Q: What are the hotels doing during this lockdown period?
A: Most hotels are closed or partially closed due to the inability to incur the costs during the lockdown period. A couple of hotels have a few guests who were not able to leave the country before the borders were shut. These hotels are operating at a smaller capacity. All companies are working through scenarios on how to best handle their financials in order to avoid permanent closure of their respective hotels and hotel companies.
Q: What do you consider as your key challenges for Colombo city hotels due to the outbreak of COVID-19?

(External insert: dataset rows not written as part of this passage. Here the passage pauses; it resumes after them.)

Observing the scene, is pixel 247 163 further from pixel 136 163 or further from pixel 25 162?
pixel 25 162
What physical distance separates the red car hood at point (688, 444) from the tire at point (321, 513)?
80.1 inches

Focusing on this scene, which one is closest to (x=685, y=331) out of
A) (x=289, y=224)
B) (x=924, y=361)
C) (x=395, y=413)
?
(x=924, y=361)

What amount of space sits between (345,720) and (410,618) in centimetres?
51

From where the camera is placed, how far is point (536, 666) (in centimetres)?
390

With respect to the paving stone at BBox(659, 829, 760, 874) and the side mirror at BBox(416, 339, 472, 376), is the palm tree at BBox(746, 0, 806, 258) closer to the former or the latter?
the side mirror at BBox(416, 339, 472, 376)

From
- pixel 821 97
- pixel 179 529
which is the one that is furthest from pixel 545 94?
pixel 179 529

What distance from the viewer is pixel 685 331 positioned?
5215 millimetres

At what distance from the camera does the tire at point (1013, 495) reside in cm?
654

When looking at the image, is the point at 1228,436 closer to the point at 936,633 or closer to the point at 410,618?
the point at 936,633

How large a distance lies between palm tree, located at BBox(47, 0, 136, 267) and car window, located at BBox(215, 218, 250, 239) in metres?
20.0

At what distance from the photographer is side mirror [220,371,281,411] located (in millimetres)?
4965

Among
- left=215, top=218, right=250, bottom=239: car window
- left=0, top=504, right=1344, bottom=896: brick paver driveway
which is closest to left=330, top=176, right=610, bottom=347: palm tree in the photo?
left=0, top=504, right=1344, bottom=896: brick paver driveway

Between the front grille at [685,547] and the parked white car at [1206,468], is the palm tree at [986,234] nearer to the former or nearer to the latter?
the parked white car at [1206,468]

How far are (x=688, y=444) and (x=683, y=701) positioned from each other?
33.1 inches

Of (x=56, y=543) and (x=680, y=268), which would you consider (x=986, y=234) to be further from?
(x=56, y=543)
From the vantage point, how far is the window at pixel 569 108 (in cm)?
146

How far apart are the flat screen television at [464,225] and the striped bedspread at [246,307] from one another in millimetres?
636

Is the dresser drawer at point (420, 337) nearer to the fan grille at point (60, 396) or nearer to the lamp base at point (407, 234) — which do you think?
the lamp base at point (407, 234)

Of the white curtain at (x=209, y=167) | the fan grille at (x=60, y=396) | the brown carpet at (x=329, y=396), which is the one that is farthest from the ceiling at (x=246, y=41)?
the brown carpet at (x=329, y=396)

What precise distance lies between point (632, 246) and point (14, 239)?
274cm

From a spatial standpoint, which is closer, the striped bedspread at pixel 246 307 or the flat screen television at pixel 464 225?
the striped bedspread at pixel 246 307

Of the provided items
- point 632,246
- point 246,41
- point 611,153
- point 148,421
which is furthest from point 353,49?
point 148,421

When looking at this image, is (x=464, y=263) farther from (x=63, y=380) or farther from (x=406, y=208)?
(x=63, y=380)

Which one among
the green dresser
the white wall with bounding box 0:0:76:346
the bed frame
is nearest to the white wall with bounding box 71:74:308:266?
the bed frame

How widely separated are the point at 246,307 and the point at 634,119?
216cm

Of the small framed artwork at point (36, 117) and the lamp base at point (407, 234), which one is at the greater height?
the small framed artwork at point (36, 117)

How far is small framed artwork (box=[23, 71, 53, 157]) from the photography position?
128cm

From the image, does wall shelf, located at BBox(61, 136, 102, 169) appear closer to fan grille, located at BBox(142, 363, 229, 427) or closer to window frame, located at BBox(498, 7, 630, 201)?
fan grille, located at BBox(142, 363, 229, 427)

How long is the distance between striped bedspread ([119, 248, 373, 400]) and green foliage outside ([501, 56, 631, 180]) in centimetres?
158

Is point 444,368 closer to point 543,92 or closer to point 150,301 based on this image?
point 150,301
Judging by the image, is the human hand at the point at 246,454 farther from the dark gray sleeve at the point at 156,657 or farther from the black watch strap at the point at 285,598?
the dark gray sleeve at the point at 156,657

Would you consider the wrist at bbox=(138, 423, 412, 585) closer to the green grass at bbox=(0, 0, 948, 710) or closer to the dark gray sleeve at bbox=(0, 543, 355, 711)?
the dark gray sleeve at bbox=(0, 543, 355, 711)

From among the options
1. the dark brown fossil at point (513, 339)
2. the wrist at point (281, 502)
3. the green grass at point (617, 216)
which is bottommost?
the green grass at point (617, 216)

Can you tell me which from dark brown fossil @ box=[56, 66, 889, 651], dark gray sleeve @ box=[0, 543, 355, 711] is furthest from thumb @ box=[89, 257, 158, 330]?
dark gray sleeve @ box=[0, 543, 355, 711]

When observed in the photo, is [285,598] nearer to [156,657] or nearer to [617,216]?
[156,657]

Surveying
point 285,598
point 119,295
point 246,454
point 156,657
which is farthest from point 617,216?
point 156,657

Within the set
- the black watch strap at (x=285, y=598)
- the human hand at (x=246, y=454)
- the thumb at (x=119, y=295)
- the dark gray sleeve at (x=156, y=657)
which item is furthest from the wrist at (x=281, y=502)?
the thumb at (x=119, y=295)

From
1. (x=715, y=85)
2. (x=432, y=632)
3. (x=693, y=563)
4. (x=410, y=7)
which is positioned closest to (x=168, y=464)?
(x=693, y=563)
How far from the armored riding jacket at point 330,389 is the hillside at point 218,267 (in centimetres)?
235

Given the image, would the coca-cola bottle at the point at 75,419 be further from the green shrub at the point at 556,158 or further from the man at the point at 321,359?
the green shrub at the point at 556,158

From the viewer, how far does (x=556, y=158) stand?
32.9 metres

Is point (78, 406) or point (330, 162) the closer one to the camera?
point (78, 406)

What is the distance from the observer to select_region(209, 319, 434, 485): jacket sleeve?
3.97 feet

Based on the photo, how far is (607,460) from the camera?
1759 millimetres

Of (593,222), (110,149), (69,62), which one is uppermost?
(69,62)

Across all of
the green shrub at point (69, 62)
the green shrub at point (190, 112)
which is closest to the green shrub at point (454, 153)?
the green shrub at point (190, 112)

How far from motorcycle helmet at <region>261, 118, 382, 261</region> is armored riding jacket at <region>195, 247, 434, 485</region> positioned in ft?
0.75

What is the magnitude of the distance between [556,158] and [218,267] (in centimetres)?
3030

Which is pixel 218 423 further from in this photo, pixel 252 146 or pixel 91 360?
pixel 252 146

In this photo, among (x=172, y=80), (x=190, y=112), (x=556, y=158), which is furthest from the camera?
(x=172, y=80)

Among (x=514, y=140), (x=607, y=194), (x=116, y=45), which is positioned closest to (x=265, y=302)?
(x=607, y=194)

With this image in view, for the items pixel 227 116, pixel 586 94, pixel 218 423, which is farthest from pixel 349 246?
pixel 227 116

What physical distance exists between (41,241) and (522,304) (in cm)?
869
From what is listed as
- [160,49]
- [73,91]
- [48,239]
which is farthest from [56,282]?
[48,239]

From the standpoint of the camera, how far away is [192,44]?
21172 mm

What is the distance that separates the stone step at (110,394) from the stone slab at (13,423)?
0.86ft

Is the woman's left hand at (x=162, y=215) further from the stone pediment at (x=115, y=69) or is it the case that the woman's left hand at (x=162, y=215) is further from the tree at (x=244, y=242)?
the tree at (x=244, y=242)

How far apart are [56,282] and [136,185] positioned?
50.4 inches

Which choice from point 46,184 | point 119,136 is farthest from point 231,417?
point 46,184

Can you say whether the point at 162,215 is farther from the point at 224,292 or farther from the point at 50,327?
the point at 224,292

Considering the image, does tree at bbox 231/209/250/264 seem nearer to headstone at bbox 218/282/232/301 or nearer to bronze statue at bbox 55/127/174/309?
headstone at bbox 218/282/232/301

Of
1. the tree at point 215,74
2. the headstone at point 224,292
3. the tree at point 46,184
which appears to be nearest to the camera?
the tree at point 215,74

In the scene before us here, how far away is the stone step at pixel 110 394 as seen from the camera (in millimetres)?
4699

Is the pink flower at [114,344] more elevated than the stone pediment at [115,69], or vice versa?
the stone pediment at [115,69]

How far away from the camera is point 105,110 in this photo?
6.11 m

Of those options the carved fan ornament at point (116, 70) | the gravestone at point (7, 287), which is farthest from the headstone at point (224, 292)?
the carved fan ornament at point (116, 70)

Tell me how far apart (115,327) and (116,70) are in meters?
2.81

A: The immediate challenge is how to handle the payroll cost of these hotels. We must get a redress from the Government with a grant for a wage support scheme for the entire hotel sector.
Q: What is your recovery plan?
A: a) We will support the initiatives that SLTDA/SLTPB propose to entice travellers to visit Sri Lanka once normalcy is established.
b) The entire hotel industry will have a new set of health and safety guidelines in place to protect our employees once they return to work and to protect our valued guests. We are confident we will implement same with the least amount of inconvenience to the guests.
c) Each company will prepare a plan on how they will handle the business for the next two years based on certain assumptions which will have to be made over the next two months.
Our industry is dependent not only on the recovery in Sri Lanka but that of the entire world. Until there is stability in our source markets together with resumptions of operations of our National Carrier and international airlines, we cannot look at complete reopening of hotels in the country.
As highlighted by many over the past months, tourism in Sri Lanka has been a resilient industry over the years since its inception in the 1960s, surviving a 30-year civil war, natural disasters such as the tsunami and the Easter Sunday attacks. A crisis always creates opportunities. I am confident we will fight back and come out stronger.